1. How can a marketing-oriented organization make their sales operations more active and effective?
“We don’t want to be profiled as telemarketers / a sales organization.”
Not to worry. Activating your sales does not automatically mean aggressive direct sales attacks but rather a change in the way of thinking. Even a small organization can make their sales more active with their existing employees, but this, of course, requires putting your mind to it. People need to familiarize themselves with the subject and, most of all, they need to have the right mindset. When you are creating marketing material, the first step is always to define at which stage of the customer journey it is aimed, in other words, what its goal is. This adds a sales aspect to your marketing, and it is important to create material for all stages of the sales funnel: awareness, convincing and action – not forgetting the existing customers, a stage we could call the nurturing stage!
Now that the organization has taken its first step towards a more active approach on sales, it’s time to look at ways of contacting potential customers. Direct selling over the phone requires a lot of training and it isn’t for everyone. Luckily, there are other ways to contact potential customers. For instance, social media channels offer handy contacting options even for the most introverted among us. The way you contact prospects needs to be in line with your company’s key message: if you invest in high-quality content and want to underline your expert image, contacting can’t consist of just “buy, buy, buy” mantras. The purpose of contacting is to reach potential customers for the first time, create room for constructive conversations and get your content within the reach of your prospects.
The most important thing is to have the right mindset. Without active selling, resources used on marketing might be money down the drain. If you are backed with a strongly built marketing funnel and high-quality content, simply starting a conversation might be enough, attracting the potential customer’s interest almost spontaneously.
2. How can a sales-oriented organization build an effective marketing funnel to support its direct sales?
“Marketing is wasting resources when direct sales is efficient enough.”
Sales staff can often be heard making depreciating remarks about marketing, and often all the credit for the hard work goes to them, as they are the ones who get the customer to make the “final decision”. But I doubt that any salesperson would deny the fact that it does make a difference whether the prospect knows about the company before the cold call or if the organization the seller represents is completely unknown to the prospect.
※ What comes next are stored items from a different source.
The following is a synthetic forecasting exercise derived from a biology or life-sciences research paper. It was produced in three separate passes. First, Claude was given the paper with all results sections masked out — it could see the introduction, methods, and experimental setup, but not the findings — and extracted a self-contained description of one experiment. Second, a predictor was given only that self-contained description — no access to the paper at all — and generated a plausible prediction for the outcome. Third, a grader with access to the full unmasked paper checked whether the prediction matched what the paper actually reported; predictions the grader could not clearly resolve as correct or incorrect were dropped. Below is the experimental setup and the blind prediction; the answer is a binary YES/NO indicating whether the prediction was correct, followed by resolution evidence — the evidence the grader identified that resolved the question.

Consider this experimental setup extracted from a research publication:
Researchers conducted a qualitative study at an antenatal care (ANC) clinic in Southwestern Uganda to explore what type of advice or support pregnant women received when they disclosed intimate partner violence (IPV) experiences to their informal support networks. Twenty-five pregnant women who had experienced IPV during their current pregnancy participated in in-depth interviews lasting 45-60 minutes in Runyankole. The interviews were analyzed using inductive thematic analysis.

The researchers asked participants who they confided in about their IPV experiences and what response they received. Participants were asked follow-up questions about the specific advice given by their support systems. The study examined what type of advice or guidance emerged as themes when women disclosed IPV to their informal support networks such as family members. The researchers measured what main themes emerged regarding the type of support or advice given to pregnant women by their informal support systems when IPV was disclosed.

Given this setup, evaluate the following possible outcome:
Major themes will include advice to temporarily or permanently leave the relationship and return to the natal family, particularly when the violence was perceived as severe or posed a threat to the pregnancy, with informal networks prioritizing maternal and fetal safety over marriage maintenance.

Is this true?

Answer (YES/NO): NO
Aggressive high volume sales is a different matter, but when we are talking about consultative professional sales, awareness is always beneficial. The truth is that people rarely trust in something that they have never heard of.
Let’s imagine that a company has a specific B2B customer segment based on, for example, company size, industry and job title – with good luck they even have a contact list. Now, let’s do a small-scale imaginary A/B test: half of these prospects get a cold call from the company, while the other half is targeted with the company’s awareness stage marketing for a month before they are contacted. If the segment is reached with enough precision, hardly anyone can deny the effect of visibility on the sales process.
When things are explained to the sales department like this, everyone is likely to agree. I believe that most of the discord between sales and marketing derives from lack of understanding. Both should spend a day in the other’s shoes, so that everyone would get an understanding of what the other party’s job is and what it requires.
Will a salesperson turn into a customer servant if the lead is inbound?
Not necessarily. Sales staff need to do their job well even if the prospect has contacted them first or sent out a request for a quotation. The sales encounter often defines if the client relationship will become a lasting one or if the order will remain a one-time thing – and it has much to do with the professional salesperson’s skills. Will this salesperson then go and high-five the marketing team? They should as a deal like this owes its success largely to the actions of the marketing department.
I’m sure that every salesperson would prefer to call to warm leads only, and each marketing professional would like to see deals happening almost as if spontaneously. If your company has separate sales and marketing departments, you can get closer to a situation like this by clarifying their goals and improving their cooperation. If you have a smaller company where there are no separate organizations, your business culture needs to support both functions and engage all staff to act as sales and marketing promoters.